One of the most frustrating things about political discourse is the disparity between words and actions. Just as irritating is mistaking words for actions. There are times when speaking the truth can be an action in itself, typically when speaking is dangerous. But in reality this is a fairly rare occurrence. In politics and diplomacy, much is made of the words which are said, but the actions are what is important.

A key area of current concern is about Bush’s publicly stated short-term goal of bringing democracy to Iraq. This, coupled with his long-term goal of bringing democracy to the Middle East, offers a powerful vision for the hope of an end to the War on Terrorism. This is a worthy vision, but it remains to be seen if he and the American public have the will and stamina to bring it to fruition with positive action. In a democracy, one way of keeping the actions from straying too far from the words is by holding politicians accountable for doing what they say they will do. By the time of the 2004 election, we will hopefully be able to see if Bush’s actions are leading in the direction of his stated goals.

In diplomacy, the gulf between words and actions can be even greater than in democratic politics.
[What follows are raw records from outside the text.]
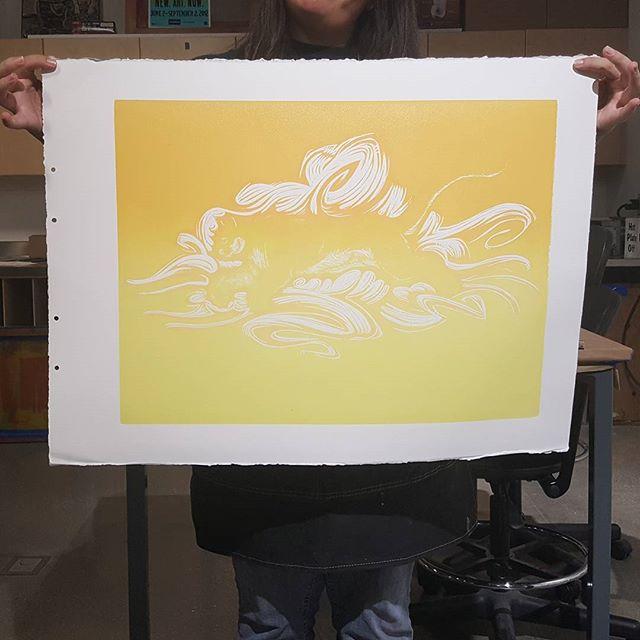 1st layer done. #printmaking #reductionblock #suicideblock #reliefprint #blockprint #inprogress #linocut #linoleum #linoleumprint #lino #splitfountain #gradient #firstlayer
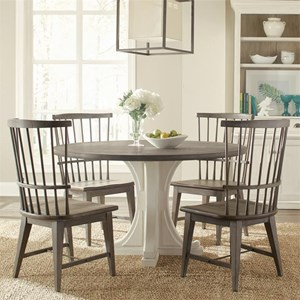 5 Piece Round Table and Windsor Chair Set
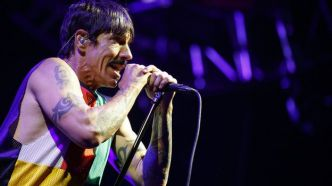 Red Hot Chili Peppers à Paléo, chronique d'une excitation déçue
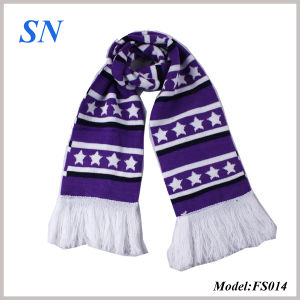2014 Worldcup Striped Jacquard Knit Skinny Bar Scarf (FS014) pictures & photos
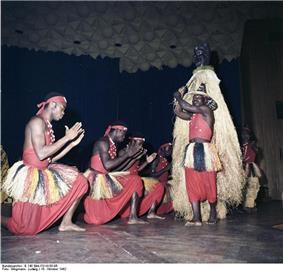 Dancers of Les Ballets Africains in Bonn, Germany, 1962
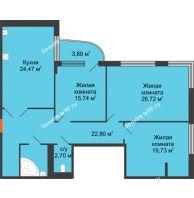 Студия 120,9 м², Жилой дом на ул. Платонова, 9,11 - планировка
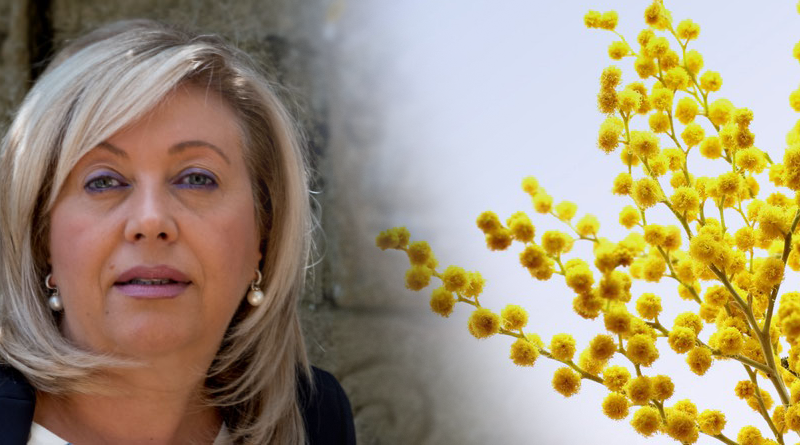 8 marzo, Festa dell Donna – A Catania presentata la legge di Luisa Lantieri sull'endometriosi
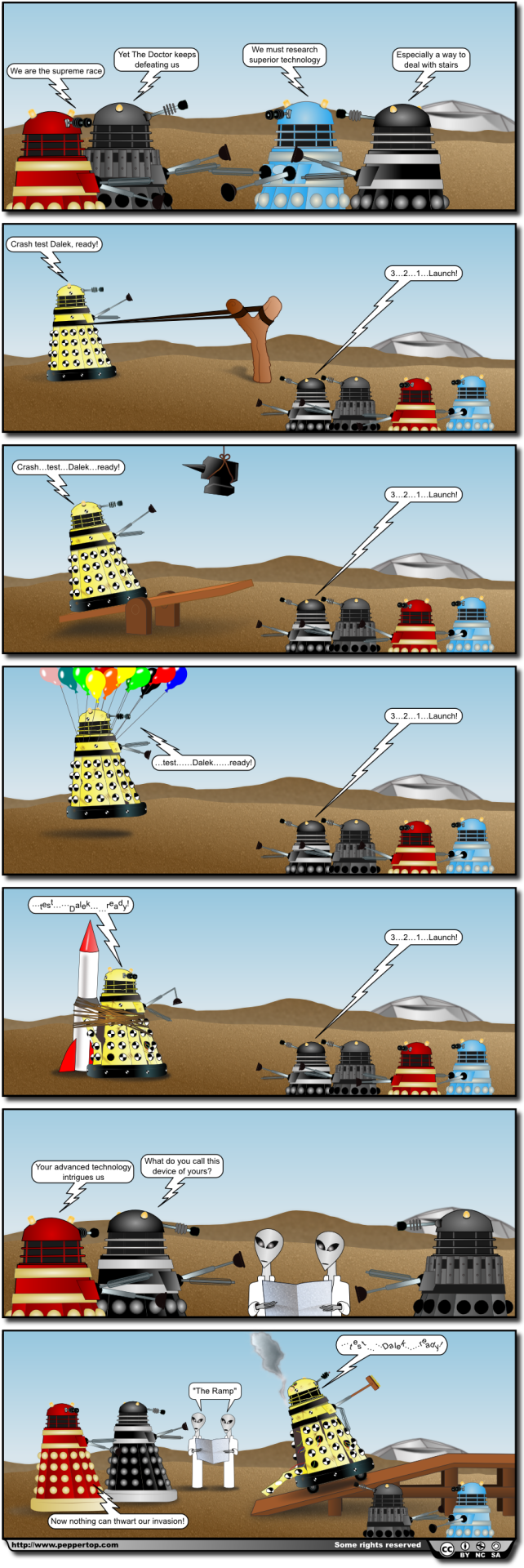 'Crash Test Dalek' This strip first appeared on our website in October 2010. Click through for our original commentary, an Italian translation of the strip, and to download the original Inkscape SVG source file.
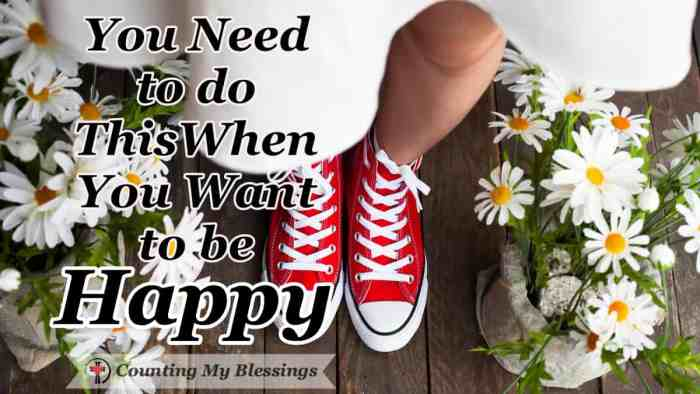 We all want to be happy which is defined as well-being or contentment. If that's true shouldn't we be better at it? #BibleStudy #Faith #HappyLife #CountingMyBlessings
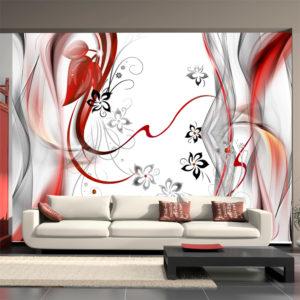 Papier Peint Panoramique Airy fabric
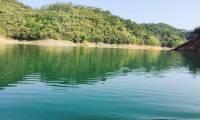 千岛湖红叶湾皮划艇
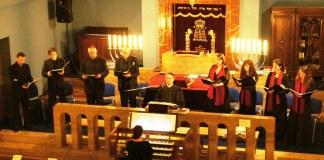 Rabbino aggredito a Berlino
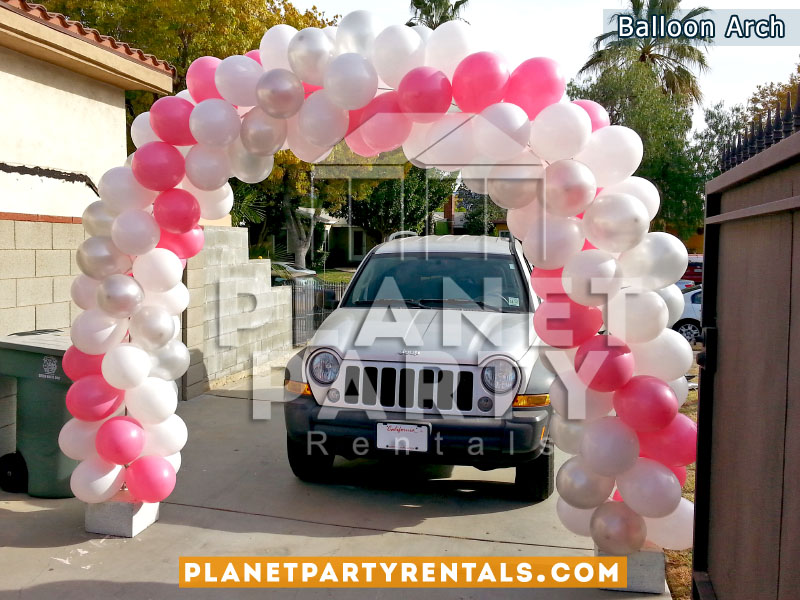 White, Pink, and Silver Balloon Arch Spiral Design | Balloon Decorations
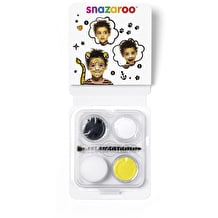 Snazaroo Mini Themed Pack Summer Tiger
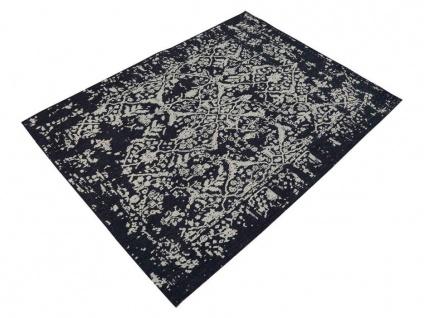 Teppich im Vintage-Stil NAMUR - 100% Polyester - 200x290 cm - Vorschau 3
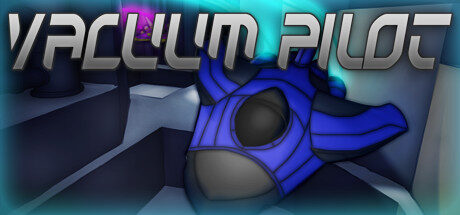Vacuum Pilot Free Download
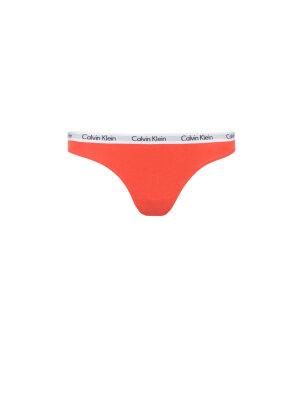 Calvin Klein Underwear Stringi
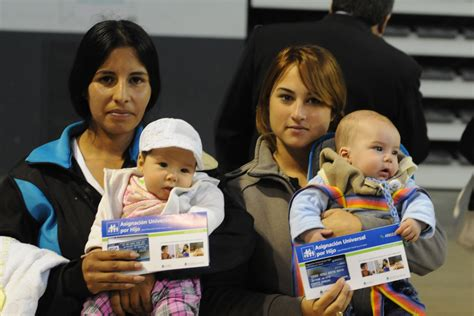 asignacion universal x hijo monotributista requisitos requisitos para asignacion universal para hijos de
It is common for a country to say one thing publically while doing the opposite. It is often frustrating for me to discuss foreign policy with people who insist on believing the public pronouncements of foreign actors, while ignoring their actions. I know these people are capable of noticing a gap in actions and words--they do so all the time when our own government is involved. But when other governments say something, they refuse to question the gap between actions and words.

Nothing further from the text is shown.